## start Source document

Wear colours as if they were things and contained emotion as well as expressing it, or, ‘if I were a fairy queen, I’d wear red and green’.

There is some contention about whether the only personality who is allowed to be seen in ‘red and green’ is a ‘fairy queen’ or an ‘Irish queen’. Unfortunately my links to Ireland, apart from the emotional ones, start only with my great-grandmother, Annie Lowe, who used to tell stories of travelling County Clare in a ‘jaunty cart’. The one above wears bright red wheels and you sense the inhabitants have so darkened their green attire so that the main colour clash, if you see one is between the greens of the plain grass and that assertive wheel.
Iris Murdoch tried to sum up her terribly complicated feelings about her Anglo-Catholic heritage (she never lived there after her infancy in Dublin) in the most muddled (but ‘muddle’ is, as in E.M. Forster her forte) The Red and The Green, where ‘red‘ represents the socialist leanings, or perhaps merely the bloodiness, of the 1916 Easter Rising and the First World War, ‘green’ Ireland (or perhaps Catholic Ireland).

You never can eradicate symbolism from colours that refuse to blend, or in the case of red and green are forbidden being in company with each other. But a ‘fairy queen’, Irish or otherwise although Ireland has many fairy or mythical queens in its folktales (my mother was named after Medh) has every right to emphasise conflicting ideas.

There are fascinating red and green contrast in details in this picture of Maeve (the later version of the name) by Joseph Christian Leyendecker (1874 – 1951) – T. W. Rolleston, Myths and Legends of the Celtic Race, Public Domain, https://commons.wikimedia.org/w/index.php?curid=3485557
But I don’t understand, nor am I helped by silly websites on colour symbolism which tell me, as if on authority, that red is the colour of passion, green of fertility (Oh! And envy too). Colour, like most things, acquires meaning through context as well as passage through avenues of tradition and byways from it.
But some people knew about colour and expressed it without trying to tie each colour down to a single meaning, with a grudged alternative. Take the master of colour, Van Gogh, writing to brother Theo in 1888, about the ‘ugliest’ painting he has created, as he describes it, since The Potato Eaters, the painting known as The Night Café.

Red and green express’, says Van Gogh, ‘the terrible passions of humanity’ and work to that affect by virtue of ‘clash and contrast’ between elemental things that are ‘most alien to each other’.
I have tried to express the terrible passions of humanity by means of red and green.

## end Source document
## start Dataset records

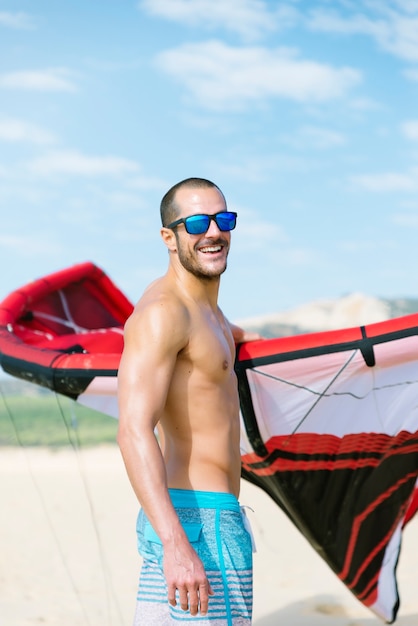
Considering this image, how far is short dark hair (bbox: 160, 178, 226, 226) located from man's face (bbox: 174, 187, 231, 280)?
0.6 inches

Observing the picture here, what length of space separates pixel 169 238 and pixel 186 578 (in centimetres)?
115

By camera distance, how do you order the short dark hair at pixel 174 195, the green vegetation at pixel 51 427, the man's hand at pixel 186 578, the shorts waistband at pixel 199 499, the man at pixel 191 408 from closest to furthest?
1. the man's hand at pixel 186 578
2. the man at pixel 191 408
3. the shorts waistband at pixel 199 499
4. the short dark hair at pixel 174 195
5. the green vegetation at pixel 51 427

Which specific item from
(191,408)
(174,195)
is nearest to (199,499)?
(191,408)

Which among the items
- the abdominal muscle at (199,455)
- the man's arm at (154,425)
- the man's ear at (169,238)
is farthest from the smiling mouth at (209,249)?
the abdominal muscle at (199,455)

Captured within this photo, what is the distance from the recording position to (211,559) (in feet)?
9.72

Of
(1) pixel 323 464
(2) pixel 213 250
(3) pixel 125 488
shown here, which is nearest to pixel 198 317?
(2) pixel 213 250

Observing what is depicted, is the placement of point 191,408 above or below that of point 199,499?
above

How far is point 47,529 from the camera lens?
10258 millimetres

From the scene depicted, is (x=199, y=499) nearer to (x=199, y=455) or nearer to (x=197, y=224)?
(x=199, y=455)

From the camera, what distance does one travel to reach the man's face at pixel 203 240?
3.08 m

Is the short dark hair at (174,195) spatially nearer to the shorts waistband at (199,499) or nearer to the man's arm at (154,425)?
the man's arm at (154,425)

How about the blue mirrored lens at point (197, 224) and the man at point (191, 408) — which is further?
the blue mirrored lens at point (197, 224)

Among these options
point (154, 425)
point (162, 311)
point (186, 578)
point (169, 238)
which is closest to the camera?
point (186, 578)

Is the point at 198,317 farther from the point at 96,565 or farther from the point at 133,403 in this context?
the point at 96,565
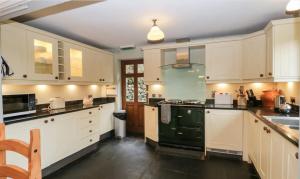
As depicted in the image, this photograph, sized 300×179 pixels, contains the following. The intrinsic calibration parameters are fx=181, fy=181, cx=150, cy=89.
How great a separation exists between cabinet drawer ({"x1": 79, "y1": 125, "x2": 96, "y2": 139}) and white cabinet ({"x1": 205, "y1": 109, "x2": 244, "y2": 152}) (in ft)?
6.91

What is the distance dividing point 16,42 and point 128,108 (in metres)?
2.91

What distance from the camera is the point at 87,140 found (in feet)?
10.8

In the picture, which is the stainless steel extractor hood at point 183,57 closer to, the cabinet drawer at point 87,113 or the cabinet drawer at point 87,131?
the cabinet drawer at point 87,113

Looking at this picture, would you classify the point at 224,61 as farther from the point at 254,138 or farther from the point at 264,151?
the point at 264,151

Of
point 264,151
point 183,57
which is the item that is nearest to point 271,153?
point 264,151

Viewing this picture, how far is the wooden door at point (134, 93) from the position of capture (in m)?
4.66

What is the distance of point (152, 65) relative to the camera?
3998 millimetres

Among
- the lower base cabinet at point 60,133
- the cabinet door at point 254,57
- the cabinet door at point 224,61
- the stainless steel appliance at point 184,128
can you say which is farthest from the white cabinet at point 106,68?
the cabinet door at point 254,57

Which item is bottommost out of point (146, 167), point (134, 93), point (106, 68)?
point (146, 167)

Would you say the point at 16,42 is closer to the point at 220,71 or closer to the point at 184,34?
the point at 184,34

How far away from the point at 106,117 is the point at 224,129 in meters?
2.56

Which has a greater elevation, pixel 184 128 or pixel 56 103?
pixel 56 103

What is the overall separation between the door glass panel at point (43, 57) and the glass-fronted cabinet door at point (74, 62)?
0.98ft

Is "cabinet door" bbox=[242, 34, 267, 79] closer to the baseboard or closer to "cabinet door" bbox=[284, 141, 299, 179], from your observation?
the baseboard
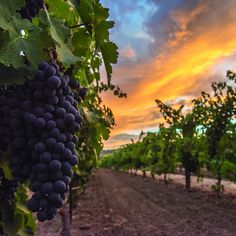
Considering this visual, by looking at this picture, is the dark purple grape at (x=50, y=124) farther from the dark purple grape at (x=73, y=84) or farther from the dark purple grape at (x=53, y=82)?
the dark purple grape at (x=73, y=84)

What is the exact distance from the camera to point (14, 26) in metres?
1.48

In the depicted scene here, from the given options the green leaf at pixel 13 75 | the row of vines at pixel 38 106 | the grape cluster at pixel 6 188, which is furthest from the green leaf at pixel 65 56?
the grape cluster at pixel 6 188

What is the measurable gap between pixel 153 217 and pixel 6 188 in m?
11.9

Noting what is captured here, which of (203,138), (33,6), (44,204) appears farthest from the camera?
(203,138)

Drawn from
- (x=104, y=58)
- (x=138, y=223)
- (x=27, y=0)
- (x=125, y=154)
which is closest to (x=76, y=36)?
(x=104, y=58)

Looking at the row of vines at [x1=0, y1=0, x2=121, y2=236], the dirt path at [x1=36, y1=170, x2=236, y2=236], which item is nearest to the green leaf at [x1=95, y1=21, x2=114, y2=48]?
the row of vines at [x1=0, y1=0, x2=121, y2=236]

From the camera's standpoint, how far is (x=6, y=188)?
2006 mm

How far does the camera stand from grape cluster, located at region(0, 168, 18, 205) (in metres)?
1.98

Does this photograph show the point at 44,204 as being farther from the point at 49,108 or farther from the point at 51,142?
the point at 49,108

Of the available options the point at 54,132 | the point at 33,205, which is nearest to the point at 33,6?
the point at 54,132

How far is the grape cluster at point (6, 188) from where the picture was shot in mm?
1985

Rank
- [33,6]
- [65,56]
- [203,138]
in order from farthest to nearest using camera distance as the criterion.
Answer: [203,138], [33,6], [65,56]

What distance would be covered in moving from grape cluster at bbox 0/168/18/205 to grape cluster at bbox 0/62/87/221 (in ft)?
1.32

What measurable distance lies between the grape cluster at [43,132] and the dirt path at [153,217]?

## end Dataset records

**Exercises**:
1. List every title of a book or painting that the essay on red and green names.
2. Extract each line of the entries that contains the word "above".

**Answers in order**:
1.
The Red and The Green
Myths and Legends of the Celtic Race
The Potato Eaters
The Night Café

2.
Observing what is depicted, is the placement of point 191,408 above or below that of point 199,499?
above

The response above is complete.